To visualize the histograms we need to plot them. Every plot in this example will be stored in a new created dir ```plots```. Additionally, we import some display tools to visualize them here.

In [None]:
import os
from IPython.display import Image

if not os.path.exists('plots/'):
    os.mkdir('plots/')

### The canvas

The canvas is used to plot the histograms. Once created, the can call ```c1.cd()``` to indicate that this is the canvas in which we will plot them. If not created, a default canvas will be created automatically. However, if we want to manipulate the plots and later save them into images, it is necessary to define the canvas into a variable that we can controll:

In [None]:
## Init the canvas

c1 = ROOT.TCanvas('c1', '', 600, 500)
c1.cd()

### Plotting a simple histogram

In this block of code we will just plot some histograms with the default ROOT style. For now, we just modify the axis title to indicate what is plotted.

To plot a histogram, we just call ```Draw()``` on the histogram we want to plot. Additionally, we can indicate how we want to show the histogram points. In the examples below we first plot the number of muons in points (option *"PE"*) and the muon transverse momentum pt in a line histogram (option *"HIST"*).

Both plots are saved in .png format by calling ```c1.SaveAs()``` indicating the name of the output png file.

Note that every time that we call ```Draw()``` on a new histogram the previous one is removed from the canvas.

In [None]:
hnMuon.GetXaxis().SetTitle("Number of muons")
hnMuon.GetYaxis().SetTitle("Number of events")
hnMuon.Draw('PE')
c1.SaveAs('plots/hnMuon.png')
Image(filename='plots/hnMuon.png')

In [None]:
hmuon_pt.GetXaxis().SetTitle("Muon p_{T} (GeV)") # Note the syntax
hmuon_pt.GetYaxis().SetTitle("Number of muons")
hmuon_pt.Draw('HIST')
c1.SaveAs('plots/hmuon_pt.png')
Image(filename='plots/hmuon_pt.png')

### Changing the style

When showing histograms, it is important that the information is well represented. In many cases, it is useful to change the marker size, line width and colors as in the example below, where we show exactly the same histograms but with a different style:

In [None]:
hnMuon.SetMarkerStyle(20)
hnMuon.SetMarkerColor(ROOT.kBlack)
hnMuon.SetLineColor(ROOT.kBlack)
hnMuon.Draw('PE')
c1.SaveAs('plots/hnMuon_newStyle.png')
Image(filename='plots/hnMuon_newStyle.png')

In [None]:
hmuon_pt.SetLineColor(ROOT.kRed+2)
hmuon_pt.SetLineWidth(2)
hmuon_pt.SetFillColor(ROOT.kRed-9)
hmuon_pt.Draw('HIST')
c1.SaveAs('plots/hmuon_pt_newStyle.png')
Image(filename='plots/hmuon_pt_newStyle.png')

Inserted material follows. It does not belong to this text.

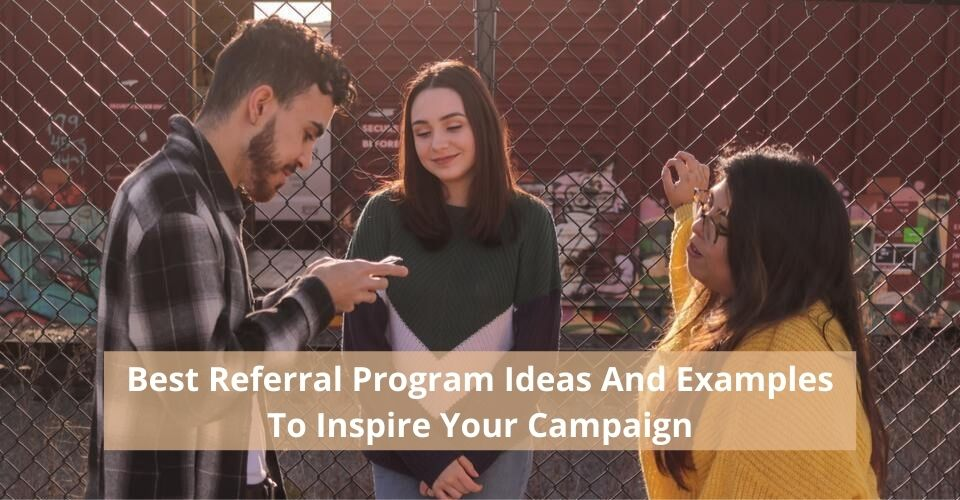 Best Referral Program Ideas And Examples To Inspire Your Campaign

### Plot two histograms together

It is very common to plot two histogramas together to show how different distributions compare with each other. For example, we may want to compare the same variable for two different subsets of data, or for data and simulation, of two different variables for the same subset of data.

This can be done by drawing two or more histograms sequentially by including the option *"SAME"*. This option will indicate the canvas to not remove the previous histogram(s) that were plotted there.

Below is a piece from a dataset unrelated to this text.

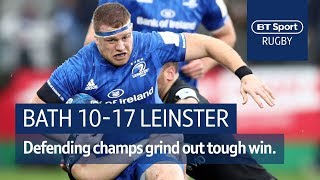 Bath vs Leinster (10-17) | Heineken Champions Cup Highlights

In the following block of code, we want to compare the pt of the first muon (labelled with index 1) and the pt of the second muon (labelled with index 0) stored in the events. We apply a different style to each histogram so we can distinguish them:

In [None]:
## Plot the lepton number, comparing muons and electrons

hmuon1_pt.GetXaxis().SetTitle("Muon p_{T} (GeV)")
hmuon1_pt.GetYaxis().SetTitle("Number of events")
hmuon1_pt.SetLineColor(ROOT.kRed)
hmuon1_pt.SetLineWidth(2)
hmuon2_pt.SetLineColor(ROOT.kBlue)
hmuon2_pt.SetLineWidth(2)

hmuon1_pt.Draw('HIST')
hmuon2_pt.Draw('HIST, SAME') # NOTICE: The word same allows for plotting in the canvas without clearing it first

c1.SaveAs('plots/hmuon_pt_comp.png')
Image(filename='plots/hmuon_pt_comp.png')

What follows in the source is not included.